Lembrava-me daquele menino raquítico, que era chamado de amarelo empapuçado, com 13 anos e já trabalhando para ajudar a família de dez irmãos na época; estudava pela tarde e trabalhava pela manhã numa loja na Baixa do Sapateiro; aos sábados à tarde ganhava uns trocados vendendo gibis na porta do cinema Santo Antônio e aos domingos passava cera em sete escritórios no Ed. Rui Barbosa; a minha alegria quando passei no exame de admissão do Instituto Normal Isaias Alves; minhas noites no Instituto Goeth, Teatro Vila Velha, Cine Rio Vermelho, Concha Acústica do Teatro Castro Alves, programas de auditório na Rádio Sociedade da Bahia e Rádio Excelsior, no Clube de Cinema da Bahia, carnaval no Clube Palmeiras da Barra Avenida; tentativas, muitas vezes frustradas, de furar o bloqueio do Fantoches, Iate Clube e Clube Espanhol nos bailes de carnaval; e Aracaju quando aqui cheguei com as suas marinetes e kombis fazendo o transporte coletivo; os meus primeiros amigos, a Jovreu, Editora Jovens Reunidos, o Clube de Cinema de Sergipe, a Faculdade de Direito, a advocacia, a Universidade Federal de Sergipe, a Prefeitura de Aracaju, o Governo do Estado, lugares onde deixei a minha energia pela inteireza da minha dedicação; o saudoso Cacique chá; o cachorro quente de Seu João, vizinho à Catedral; a moqueca de camarão do Bairro Soledade; o churrasco de Carioca na Rua Porto Alegre com Pernambuco, onde cada pedaço de carne ou de osso era disputado com os olhares tristes dos cães que rodeavam a pequena churrasqueira; a sopa mão de vaca de Luis Ponta de Ouro, no Bairro Santo Antônio.
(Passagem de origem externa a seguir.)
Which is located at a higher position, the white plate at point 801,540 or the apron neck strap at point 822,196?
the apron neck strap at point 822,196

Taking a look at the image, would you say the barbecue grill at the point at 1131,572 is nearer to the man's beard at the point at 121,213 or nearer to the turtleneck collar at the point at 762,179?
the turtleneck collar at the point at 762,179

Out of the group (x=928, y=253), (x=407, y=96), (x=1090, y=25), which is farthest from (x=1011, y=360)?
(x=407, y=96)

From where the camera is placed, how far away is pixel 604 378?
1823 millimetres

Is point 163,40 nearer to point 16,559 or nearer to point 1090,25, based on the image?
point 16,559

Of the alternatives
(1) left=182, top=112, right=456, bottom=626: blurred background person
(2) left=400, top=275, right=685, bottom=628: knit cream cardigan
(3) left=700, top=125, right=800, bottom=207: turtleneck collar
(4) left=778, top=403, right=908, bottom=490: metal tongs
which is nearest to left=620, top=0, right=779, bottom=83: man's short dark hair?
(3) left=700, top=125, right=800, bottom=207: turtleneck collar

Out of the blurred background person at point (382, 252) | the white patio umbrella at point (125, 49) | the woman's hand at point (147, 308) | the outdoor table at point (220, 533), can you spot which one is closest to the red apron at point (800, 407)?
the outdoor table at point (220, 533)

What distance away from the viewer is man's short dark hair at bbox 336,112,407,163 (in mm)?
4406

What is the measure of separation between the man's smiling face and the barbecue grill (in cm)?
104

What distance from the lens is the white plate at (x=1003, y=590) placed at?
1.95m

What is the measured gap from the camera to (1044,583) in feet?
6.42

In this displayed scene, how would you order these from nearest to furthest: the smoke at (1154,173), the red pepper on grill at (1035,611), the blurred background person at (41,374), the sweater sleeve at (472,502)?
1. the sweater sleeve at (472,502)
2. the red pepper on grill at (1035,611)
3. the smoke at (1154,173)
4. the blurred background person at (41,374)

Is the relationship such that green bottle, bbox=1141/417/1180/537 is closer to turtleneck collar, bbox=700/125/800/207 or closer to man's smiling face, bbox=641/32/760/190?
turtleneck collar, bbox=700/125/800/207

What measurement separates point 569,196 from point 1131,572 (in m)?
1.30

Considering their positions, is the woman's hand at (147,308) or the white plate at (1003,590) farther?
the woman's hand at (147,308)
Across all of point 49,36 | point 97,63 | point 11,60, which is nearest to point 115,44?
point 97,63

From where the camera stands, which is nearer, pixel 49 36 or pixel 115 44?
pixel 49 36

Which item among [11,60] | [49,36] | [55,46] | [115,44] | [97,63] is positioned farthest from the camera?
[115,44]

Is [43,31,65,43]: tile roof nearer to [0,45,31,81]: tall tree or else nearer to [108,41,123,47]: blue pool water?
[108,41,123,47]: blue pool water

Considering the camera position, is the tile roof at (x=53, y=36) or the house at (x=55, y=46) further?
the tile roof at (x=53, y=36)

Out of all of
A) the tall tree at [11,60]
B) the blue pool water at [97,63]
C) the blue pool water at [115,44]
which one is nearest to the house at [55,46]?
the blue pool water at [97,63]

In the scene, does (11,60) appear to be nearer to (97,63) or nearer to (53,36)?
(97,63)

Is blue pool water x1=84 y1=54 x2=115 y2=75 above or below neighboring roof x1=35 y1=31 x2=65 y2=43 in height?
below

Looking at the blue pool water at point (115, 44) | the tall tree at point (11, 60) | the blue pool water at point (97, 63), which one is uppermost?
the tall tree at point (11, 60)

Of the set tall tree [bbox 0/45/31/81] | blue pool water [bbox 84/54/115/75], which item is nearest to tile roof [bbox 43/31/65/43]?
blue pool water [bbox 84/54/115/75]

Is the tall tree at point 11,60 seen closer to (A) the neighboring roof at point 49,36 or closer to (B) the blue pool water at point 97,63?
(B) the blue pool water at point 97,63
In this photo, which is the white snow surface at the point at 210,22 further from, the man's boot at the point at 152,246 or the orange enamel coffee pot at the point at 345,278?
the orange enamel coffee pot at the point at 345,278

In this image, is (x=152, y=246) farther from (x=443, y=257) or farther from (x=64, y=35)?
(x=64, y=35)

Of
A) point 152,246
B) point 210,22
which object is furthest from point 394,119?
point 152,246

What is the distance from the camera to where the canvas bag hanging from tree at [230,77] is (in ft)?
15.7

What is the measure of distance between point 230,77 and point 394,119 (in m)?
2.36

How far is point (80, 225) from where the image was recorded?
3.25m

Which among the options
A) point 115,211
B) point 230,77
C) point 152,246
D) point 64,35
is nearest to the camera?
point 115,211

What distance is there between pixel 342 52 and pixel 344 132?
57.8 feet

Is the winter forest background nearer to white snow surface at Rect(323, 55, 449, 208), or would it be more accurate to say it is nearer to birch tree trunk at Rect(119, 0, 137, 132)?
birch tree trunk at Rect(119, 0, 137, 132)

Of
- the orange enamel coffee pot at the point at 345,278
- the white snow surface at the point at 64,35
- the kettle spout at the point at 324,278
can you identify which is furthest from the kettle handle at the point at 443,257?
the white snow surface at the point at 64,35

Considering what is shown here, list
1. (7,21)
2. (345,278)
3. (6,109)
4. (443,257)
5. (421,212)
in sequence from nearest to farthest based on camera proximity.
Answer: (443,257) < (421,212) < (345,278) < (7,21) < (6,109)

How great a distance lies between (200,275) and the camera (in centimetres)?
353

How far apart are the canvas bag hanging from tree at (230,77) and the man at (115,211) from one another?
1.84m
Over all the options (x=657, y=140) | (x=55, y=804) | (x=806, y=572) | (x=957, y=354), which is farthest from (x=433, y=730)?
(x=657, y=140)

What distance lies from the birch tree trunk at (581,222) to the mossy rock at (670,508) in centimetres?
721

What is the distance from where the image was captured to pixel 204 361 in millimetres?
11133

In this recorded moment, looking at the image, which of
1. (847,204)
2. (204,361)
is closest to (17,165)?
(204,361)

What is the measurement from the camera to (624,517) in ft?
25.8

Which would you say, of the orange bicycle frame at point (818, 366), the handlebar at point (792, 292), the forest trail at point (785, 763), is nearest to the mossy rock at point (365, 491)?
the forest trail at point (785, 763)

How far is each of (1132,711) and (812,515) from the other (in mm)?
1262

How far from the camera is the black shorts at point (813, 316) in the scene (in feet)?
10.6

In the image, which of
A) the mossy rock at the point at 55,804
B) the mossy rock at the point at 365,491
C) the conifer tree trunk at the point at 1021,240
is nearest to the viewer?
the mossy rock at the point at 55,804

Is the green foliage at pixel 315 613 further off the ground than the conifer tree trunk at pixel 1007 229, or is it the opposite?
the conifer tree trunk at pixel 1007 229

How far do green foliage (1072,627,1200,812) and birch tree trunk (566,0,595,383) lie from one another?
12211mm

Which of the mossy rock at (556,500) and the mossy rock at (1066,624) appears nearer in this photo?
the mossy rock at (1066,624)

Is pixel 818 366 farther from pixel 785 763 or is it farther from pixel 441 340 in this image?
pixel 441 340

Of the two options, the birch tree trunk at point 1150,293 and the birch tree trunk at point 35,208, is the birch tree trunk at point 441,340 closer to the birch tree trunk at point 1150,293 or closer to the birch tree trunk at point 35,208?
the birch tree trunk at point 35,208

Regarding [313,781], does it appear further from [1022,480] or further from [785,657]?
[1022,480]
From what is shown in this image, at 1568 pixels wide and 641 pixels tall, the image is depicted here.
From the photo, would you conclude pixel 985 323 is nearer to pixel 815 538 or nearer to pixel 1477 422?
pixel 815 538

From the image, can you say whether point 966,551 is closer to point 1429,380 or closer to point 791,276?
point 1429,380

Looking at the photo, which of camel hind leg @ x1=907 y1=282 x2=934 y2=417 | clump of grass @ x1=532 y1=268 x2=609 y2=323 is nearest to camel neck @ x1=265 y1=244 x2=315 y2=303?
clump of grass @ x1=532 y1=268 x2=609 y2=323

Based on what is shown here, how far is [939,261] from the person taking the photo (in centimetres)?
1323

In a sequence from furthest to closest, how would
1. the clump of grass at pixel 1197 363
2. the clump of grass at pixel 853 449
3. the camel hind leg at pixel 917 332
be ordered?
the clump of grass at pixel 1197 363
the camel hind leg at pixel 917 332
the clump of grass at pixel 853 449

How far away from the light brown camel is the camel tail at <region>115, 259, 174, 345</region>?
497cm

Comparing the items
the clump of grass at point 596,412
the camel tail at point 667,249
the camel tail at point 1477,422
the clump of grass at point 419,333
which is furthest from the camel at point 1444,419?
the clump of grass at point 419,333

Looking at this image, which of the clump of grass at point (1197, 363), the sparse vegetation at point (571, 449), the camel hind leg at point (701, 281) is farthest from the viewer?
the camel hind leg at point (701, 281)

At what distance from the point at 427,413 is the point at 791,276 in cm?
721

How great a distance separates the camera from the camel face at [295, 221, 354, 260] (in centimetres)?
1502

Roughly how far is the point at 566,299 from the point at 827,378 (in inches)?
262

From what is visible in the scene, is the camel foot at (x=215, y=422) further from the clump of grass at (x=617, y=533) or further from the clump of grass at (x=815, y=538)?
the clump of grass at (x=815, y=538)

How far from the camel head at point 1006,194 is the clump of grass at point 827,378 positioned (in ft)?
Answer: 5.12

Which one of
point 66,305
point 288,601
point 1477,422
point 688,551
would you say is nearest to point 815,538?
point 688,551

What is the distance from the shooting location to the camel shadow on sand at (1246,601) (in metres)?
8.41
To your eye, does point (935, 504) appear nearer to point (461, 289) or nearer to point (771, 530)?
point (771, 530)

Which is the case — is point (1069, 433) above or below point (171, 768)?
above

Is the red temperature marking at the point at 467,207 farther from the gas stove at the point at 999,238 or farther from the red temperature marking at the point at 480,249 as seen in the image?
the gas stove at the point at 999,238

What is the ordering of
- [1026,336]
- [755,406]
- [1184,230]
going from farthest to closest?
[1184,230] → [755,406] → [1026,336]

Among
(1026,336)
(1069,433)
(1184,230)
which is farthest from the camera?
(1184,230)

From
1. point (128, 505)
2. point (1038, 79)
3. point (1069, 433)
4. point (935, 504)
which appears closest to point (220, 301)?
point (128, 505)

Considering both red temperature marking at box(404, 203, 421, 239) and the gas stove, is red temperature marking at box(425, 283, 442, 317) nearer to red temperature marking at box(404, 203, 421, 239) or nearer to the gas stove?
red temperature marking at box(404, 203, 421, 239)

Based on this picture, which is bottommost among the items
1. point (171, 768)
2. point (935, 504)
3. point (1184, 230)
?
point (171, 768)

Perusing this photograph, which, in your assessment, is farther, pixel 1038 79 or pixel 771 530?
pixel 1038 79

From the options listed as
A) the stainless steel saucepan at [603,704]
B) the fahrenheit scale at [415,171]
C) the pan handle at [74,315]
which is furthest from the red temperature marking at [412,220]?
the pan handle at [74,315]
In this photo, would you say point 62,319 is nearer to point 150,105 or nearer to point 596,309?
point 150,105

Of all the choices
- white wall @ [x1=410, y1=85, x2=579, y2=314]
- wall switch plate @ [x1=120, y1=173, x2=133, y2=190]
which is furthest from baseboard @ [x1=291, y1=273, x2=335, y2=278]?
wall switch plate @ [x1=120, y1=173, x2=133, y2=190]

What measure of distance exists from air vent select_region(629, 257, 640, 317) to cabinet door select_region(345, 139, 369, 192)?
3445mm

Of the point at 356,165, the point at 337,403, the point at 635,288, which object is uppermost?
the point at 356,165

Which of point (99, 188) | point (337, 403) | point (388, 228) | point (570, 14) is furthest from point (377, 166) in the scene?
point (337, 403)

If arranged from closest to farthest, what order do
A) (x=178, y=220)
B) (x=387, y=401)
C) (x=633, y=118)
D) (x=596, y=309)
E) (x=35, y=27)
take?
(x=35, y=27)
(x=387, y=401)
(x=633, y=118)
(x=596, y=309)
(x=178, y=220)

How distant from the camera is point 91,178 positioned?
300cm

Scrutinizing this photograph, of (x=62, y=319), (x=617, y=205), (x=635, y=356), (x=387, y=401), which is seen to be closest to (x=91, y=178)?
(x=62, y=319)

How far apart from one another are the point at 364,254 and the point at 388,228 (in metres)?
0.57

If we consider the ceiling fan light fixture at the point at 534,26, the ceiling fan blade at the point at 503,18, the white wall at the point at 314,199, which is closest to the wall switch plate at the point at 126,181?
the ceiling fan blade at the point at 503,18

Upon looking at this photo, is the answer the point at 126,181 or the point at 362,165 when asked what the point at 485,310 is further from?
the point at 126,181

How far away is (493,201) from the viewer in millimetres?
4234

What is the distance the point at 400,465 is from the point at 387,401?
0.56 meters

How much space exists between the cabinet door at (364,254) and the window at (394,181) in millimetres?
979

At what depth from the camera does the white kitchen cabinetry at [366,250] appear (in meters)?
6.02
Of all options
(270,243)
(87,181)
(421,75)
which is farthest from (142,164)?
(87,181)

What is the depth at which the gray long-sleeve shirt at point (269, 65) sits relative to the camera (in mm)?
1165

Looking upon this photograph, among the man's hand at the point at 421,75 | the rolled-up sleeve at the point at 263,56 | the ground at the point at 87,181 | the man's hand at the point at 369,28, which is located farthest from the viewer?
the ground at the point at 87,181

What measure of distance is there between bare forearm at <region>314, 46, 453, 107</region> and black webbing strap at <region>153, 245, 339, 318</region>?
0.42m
Eram recordações de dias tristes e felizes. Mas é isso: a felicidade é sempre amarga, como o sol é ilusório. Releio Kafka. A Metamorfose. Pela décima vez? Não sei se mais ou menos. Não quero saber do conceito que Theodor Adorno, da Escola de Frankfurt, de Georg Lukács e de Freud sobre a obra kafkaniana. A Metamorfose e O Veredicto eu estraçalho em um dia. Invado o mundo de Georg Bende (Mann) e Gregor Samsa. Pronto! Falei em contos, lá vem as lembranças: Ezequiel Monteiro. Tudo bem, não precisam ficar nervosos. Eu sei que Luiz Eduardo Costa é brilhante e tantos e tantos outros que desfilam com as suas penas nos jornais de Sergipe. Mas, por favor, não confundam as coisas. Eu sei que não sou crítico literário, mas tenho bom senso. Certa vez tive uma discussão com um professor de teoria literária. Lá pras tantas eu achei de defender a tese de que Chico Buarque e Vinícius de Moraes eram poetas com “p” maiúsculo e que nada ficavam a dever aos grandes poetas brasileiros. Pronto, o mundo desabou sobre mim e a minha ignorância. Isso tem uns quinze anos aproximadamente. Pois bem, hoje, a intelligentsia brasileira já reconhece Vinícius como um grande poeta. Aliás, quando vou ao Rio de Janeiro, quem quiser me encontrar pode ir na Toca do Vinícius, na Rua Vinícius de Moraes, em Ipanema. Ali eu recebo aulas de Teoria Literária de um professor aposentado da Universidade Federal Fluminense, que por prazer, toca a Toca. Um dia eu disse a um colega que se diz meu ex-amigo: meu irmão, você já viu o texto de Ezequiel Monteiro no Jornal da Cidade? Esse cara é um louco, ele é kafkaniano.


Franz Kafka

Florbela Espanca

E continuava enfático defendendo o talento de Ezequiel. Não fui feliz na minha abordagem. Não tinha com quem discutir. Peguei uns quinze artigos de Ezequiel e guardei. Na próxima viagem ao Rio vou levá-los para discutir com meu amigo professor de teoria literária. E o pior é que estou com saudade do seu texto, principalmente dos seus gostosos contos, cheios de mágoas pelos amores perdidos ou impossíveis que faz-nos lembrar a poesia de Florbela Espanca: “Eu sou a que no mundo anda perdida, eu sou a que na vida não tem norte, sou a Irmã do Sonho, e desta sorte sou a crucificada, a dolorida (...). Sou aquela que passa e ninguém vê, sou a que chamam triste sem o ser, sou a que chora sem saber porquê. Sou talvez a visão que Alguém sonhou, Alguém que veio ao mundo pra me ver e que nunca na vida me encontrou”. Jean Vigo, cineasta francês e de curta carreira, ao se reportar sobre a imagem contida no filme de Buñuel, afirmou que “essa imagem é mais pavorosa do que o espetáculo de uma nuvem tapando uma lua cheia”. Um Cão Andaluz, também é retocado por uma coleção de imagens sem qualquer conexão, impactantes e contraditórias. O que dizer de um cavalo morto em um piano? o que falar de formigas saindo da mão de alguém? Bem, a verdade é que este filme é considerado revolucionário na história do cinema, pois rompe com toda a lógica e linearidade narrativa existente nos filmes daquela época, sendo uma combinação do representativo, do abstrato, do irreal e do inconsciente. Tento, aqui, hoje, fazer uma viagem ao surrealismo. Mas, o da imagem real combinada com as recordações.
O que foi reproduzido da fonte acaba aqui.